→ **AIM OF THE TASK**
Print every line of the listing below word for word, with the pictures left out.
··· DATA PROVIDED ···
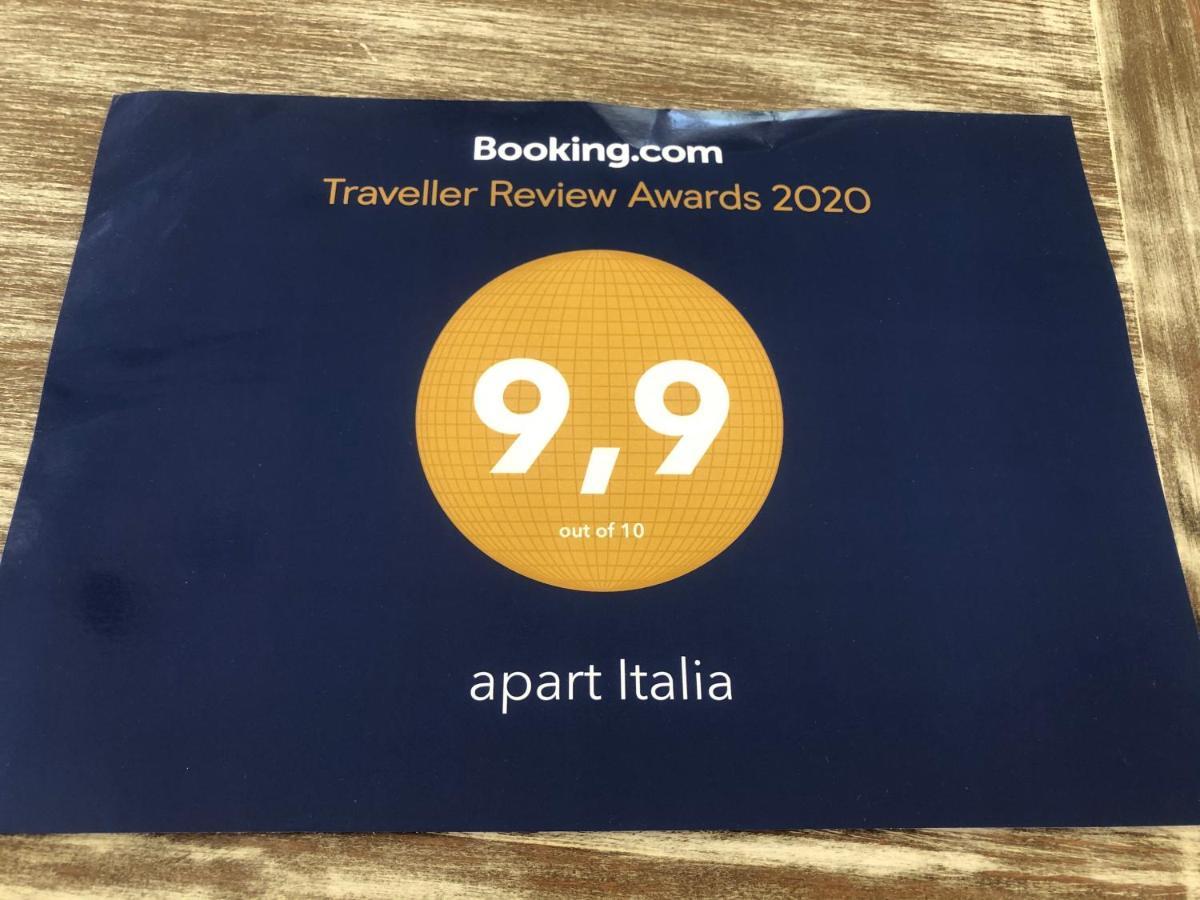 Apart Italia Río Cuarto Extérieur photo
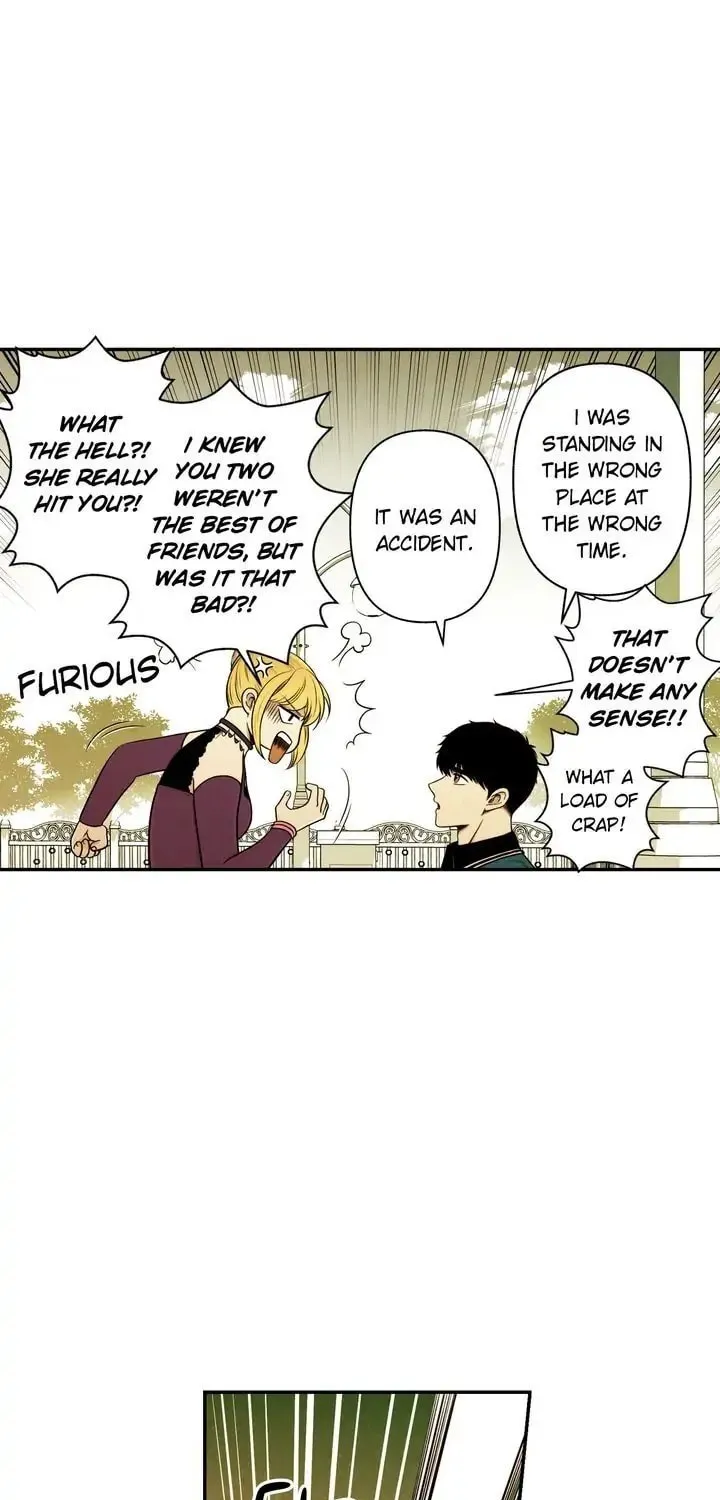 Just Give It to Me Chapter 99 page 25 - 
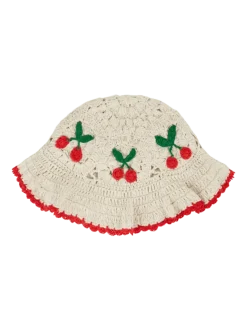 Crochette Hat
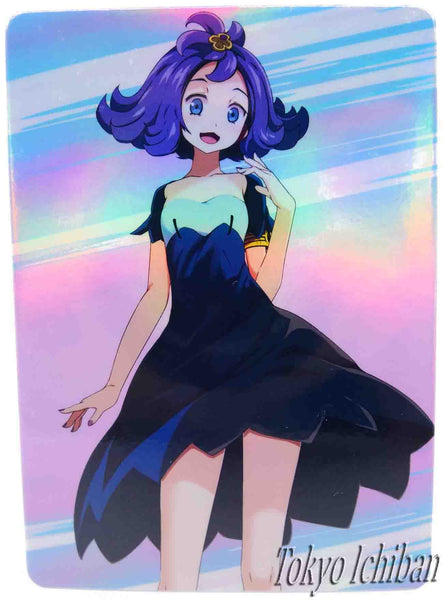 Pokémon Sexy Acerola - 12/27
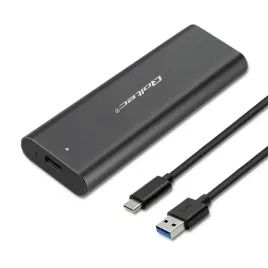 kieszen-obudowa-qoltec-usb-3-1-gen-1-typ-c-na-dysk-ssd-m-2-sata-zewnetrzna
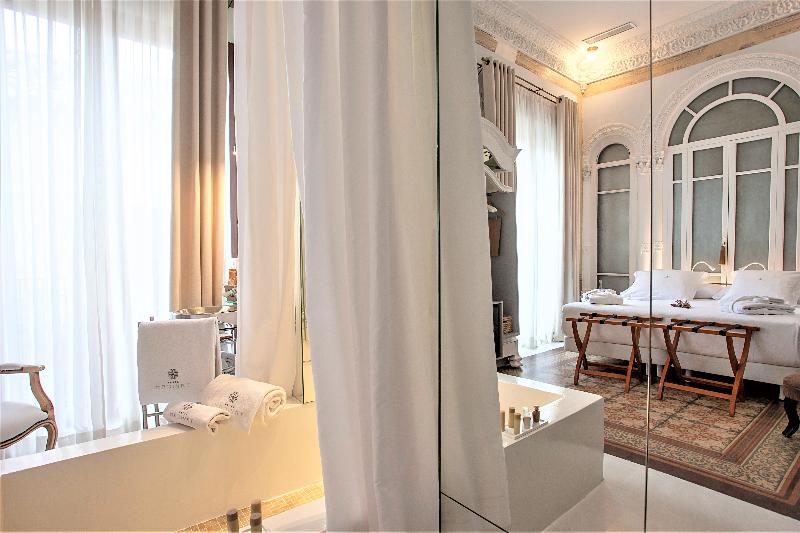 Hotel Madinat - Oda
···
→ **ANSWER AREA**
 Apart Italia Río Cuarto Extérieur photo
 Just Give It to Me Chapter 99 page 25 - 
 Crochette Hat
 Pokémon Sexy Acerola - 12/27
 kieszen-obudowa-qoltec-usb-3-1-gen-1-typ-c-na-dysk-ssd-m-2-sata-zewnetrzna
 Hotel Madinat - Oda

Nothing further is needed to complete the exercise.